== EXERCISE ==
What is needed is a faithful copy of all the entries, with no pictures in it.

(Collected data entries)
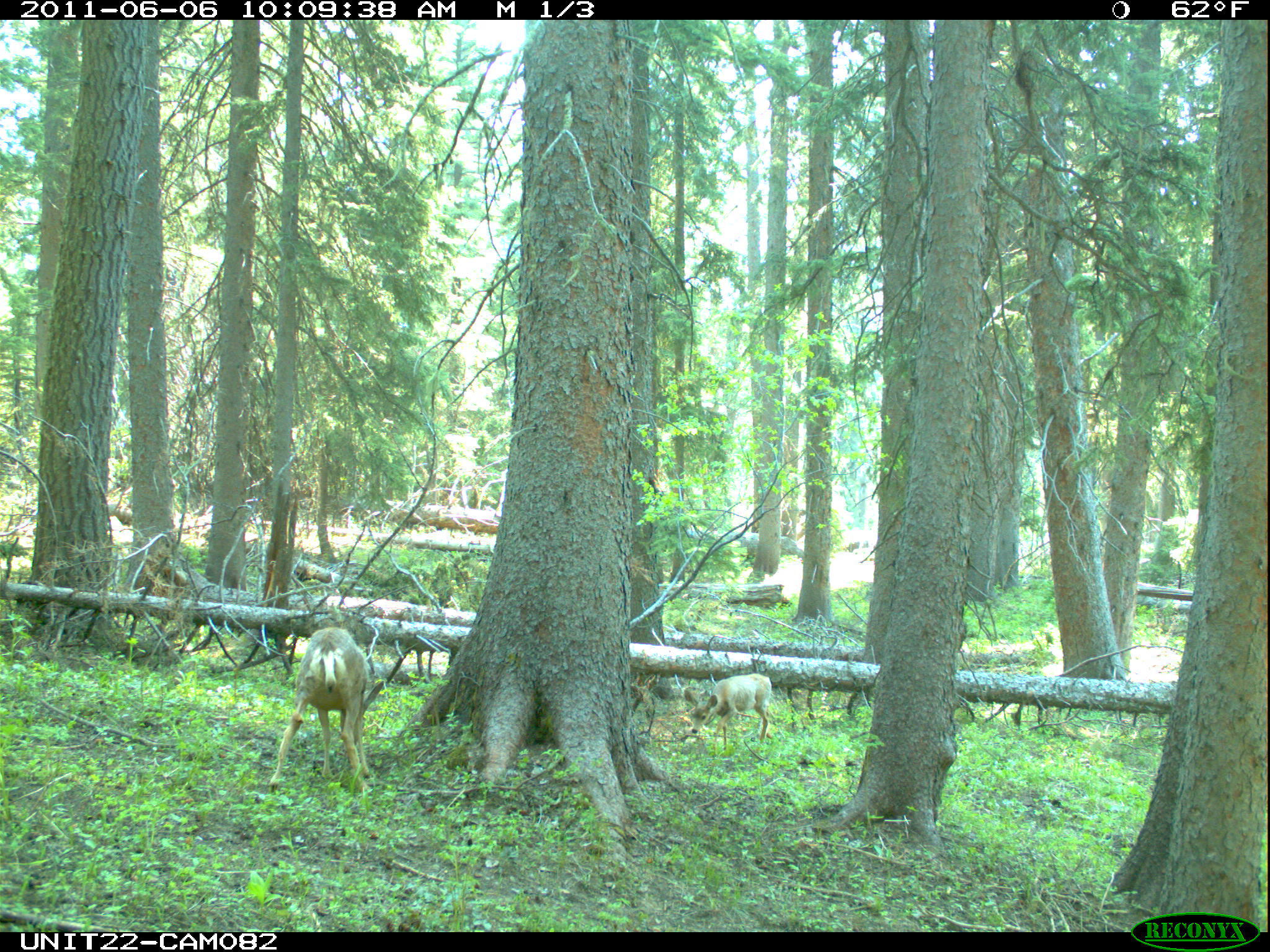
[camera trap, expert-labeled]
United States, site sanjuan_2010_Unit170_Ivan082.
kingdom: Animalia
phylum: Chordata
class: Mammalia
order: Artiodactyla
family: Cervidae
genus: Odocoileus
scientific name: Odocoileus hemionus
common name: mule deer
Odocoileus hemionus (mule deer).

== TASK SOLUTION ==
[camera trap, expert-labeled]
United States, site sanjuan_2010_Unit170_Ivan082.
kingdom: Animalia
phylum: Chordata
class: Mammalia
order: Artiodactyla
family: Cervidae
genus: Odocoileus
scientific name: Odocoileus hemionus
common name: mule deer
Odocoileus hemionus (mule deer).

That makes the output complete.